While I walk, I think about my trail name, which I chose for the obvious learning-to-fly metaphor, for the maybe slightly less obvious beginner’s-mind connotations (start again…), and in part because it was the name my ex-husband and I used for our not-really-a-thing folk cover duo, and I guess I just don’t feel done with it — with learning to fly. I think about the last big trip I took, how he was with me for half of it and we called ourselves “Team Slow and Unsteady” — a trail name of sorts too. I think about my life and how I would maybe like to be a part of a team again. I wonder what that means. 

There are a couple other thru-hikers camped with their dog at the spur trail to Hopkins Lake, and I ask them to keep an eye out for Backup. I also scratch his name and an arrow in the dirt at the turn-off and hope for the best. The lake is beautiful and sunny, and I lounge by the shore for 45 minutes before Backup finally shows up. We eat our oatmeal and filter out water, and another hiker, Paint Your Wagon, arrives. What with all the chatting and the water filtering and the lovely sun, it’s 11 by the time we move on, and I’ve been at the lakeshore for an hour and a half. All right. Time to crush some miles. 

A mile or so past the lake, the trail starts to be overgrown, mostly with huckleberry bushes sadly lacking ripe berries.
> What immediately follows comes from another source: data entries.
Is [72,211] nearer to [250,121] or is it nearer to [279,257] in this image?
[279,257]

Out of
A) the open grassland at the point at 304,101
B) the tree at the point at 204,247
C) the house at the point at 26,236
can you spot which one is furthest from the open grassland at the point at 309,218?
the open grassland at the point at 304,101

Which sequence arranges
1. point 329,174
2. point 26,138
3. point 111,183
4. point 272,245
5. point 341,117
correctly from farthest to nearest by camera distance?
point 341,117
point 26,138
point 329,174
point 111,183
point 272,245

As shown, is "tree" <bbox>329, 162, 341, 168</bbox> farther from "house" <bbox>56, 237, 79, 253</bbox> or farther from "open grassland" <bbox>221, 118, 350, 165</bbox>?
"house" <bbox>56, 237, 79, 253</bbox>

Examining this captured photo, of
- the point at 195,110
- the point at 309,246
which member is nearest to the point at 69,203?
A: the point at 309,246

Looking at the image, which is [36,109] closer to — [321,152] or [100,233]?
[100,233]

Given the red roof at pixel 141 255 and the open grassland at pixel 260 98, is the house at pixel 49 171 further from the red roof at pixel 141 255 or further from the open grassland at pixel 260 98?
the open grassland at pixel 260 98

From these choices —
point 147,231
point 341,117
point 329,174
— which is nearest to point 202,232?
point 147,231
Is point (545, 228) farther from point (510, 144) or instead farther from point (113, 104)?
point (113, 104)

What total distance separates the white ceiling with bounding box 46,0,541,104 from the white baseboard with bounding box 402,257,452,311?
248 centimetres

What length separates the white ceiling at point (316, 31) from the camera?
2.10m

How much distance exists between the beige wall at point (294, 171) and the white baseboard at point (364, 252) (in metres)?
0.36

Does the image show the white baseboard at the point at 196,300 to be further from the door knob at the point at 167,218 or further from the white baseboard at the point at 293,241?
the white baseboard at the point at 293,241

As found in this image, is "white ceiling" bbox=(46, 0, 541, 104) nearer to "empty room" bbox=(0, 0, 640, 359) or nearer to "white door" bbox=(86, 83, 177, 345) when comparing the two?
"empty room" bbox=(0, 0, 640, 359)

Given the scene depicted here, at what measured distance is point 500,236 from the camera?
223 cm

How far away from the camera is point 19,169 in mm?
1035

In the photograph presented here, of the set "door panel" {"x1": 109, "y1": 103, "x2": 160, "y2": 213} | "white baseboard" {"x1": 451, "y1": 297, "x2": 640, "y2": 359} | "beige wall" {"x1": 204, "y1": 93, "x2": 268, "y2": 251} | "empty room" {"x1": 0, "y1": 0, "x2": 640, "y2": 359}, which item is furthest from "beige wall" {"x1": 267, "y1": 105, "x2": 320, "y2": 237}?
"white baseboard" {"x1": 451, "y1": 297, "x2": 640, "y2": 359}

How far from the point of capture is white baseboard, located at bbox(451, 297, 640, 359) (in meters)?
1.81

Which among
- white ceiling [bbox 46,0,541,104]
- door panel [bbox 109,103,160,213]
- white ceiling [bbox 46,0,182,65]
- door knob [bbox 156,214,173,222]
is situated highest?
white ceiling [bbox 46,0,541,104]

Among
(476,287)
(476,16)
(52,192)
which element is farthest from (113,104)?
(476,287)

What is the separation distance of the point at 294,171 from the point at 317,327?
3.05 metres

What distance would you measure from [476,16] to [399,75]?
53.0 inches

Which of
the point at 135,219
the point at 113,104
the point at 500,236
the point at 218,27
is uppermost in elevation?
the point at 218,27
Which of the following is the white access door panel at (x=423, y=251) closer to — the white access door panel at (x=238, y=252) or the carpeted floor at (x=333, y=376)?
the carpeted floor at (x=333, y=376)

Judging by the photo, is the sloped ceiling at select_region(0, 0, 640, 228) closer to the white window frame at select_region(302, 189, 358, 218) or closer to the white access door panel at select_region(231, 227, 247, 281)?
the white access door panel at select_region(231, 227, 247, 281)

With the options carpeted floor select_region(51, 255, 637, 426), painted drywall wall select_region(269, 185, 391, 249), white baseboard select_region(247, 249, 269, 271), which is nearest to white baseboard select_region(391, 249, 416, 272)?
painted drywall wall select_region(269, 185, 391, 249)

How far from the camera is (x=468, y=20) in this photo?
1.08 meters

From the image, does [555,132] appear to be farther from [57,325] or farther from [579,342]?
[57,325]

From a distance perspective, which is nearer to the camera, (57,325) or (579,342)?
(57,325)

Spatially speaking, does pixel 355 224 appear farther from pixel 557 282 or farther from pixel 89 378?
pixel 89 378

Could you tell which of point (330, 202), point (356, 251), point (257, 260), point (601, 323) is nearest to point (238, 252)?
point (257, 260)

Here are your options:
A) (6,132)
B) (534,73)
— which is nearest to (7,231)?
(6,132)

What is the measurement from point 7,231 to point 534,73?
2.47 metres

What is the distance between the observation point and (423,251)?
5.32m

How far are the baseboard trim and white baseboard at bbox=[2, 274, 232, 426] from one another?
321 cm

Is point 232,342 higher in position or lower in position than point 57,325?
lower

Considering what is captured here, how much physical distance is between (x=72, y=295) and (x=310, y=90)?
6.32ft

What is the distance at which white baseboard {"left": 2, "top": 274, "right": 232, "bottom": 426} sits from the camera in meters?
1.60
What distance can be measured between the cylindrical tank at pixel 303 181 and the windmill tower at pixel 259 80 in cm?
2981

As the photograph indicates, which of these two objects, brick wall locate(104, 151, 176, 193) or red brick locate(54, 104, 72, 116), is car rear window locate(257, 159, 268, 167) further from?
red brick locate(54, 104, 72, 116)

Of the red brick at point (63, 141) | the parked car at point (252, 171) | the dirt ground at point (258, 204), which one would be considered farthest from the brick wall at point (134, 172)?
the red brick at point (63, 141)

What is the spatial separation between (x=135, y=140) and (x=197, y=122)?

After a long stretch without much water, there is suddenly water everywhere — gurgling creeks across and under the trail. I’m carrying four and a half liters, my max capacity, anyway, for god knows what reason. I need to learn to feel comfortable carrying less water! 

Backup likes to stop and take pictures of insects and frogs, but I like momentum, so I often hike ahead of him for a while before he catches up. So I beat him to the monument at the border and spend a few minutes reading the register, checking out the sobos who have come before us this season, before he arrives. We both sign and then take the requisite photos before the bugs chase us away. 

Southbound now at last. I’m getting a bit footsore, but we’ve got to get back to our camp. The trail is up and up and up. We stop at the last creek before the lake to fill up on water and then head up some more. Backup hikes ahead of me and I plod on. The light is getting extra-beautiful as the afternoon wanes. 

Backup waits up for me every once in awhile, and we’re hiking together when we walk past the couple I met this morning, back at their beautiful camp spot. They had a successful climb and have been exploring the nearby area all afternoon. “We didn’t expect to see you back here this early!” I’m pretty impressed with us, too. After our long stop at the lake, I expected to be arriving back to camp in the dark, but we’ve got at least two hours of daylight left and only two and a half miles to hike. 

A mile from our tent site, Backup, who somehow has energy to spare, decides to run (like, actually run!) ahead and meet me at the campsite. I continue slowly by but surely over Woody Pass and down to camp. We sit and tend to our feet. I can’t bring myself to cook. I eat a bar instead, then look ahead in the maps towards the new terrain we’ll be covering after we pass back through Hart’s Pass. We’re hoping to be back there tomorrow night, and to Stehekin a few days after that.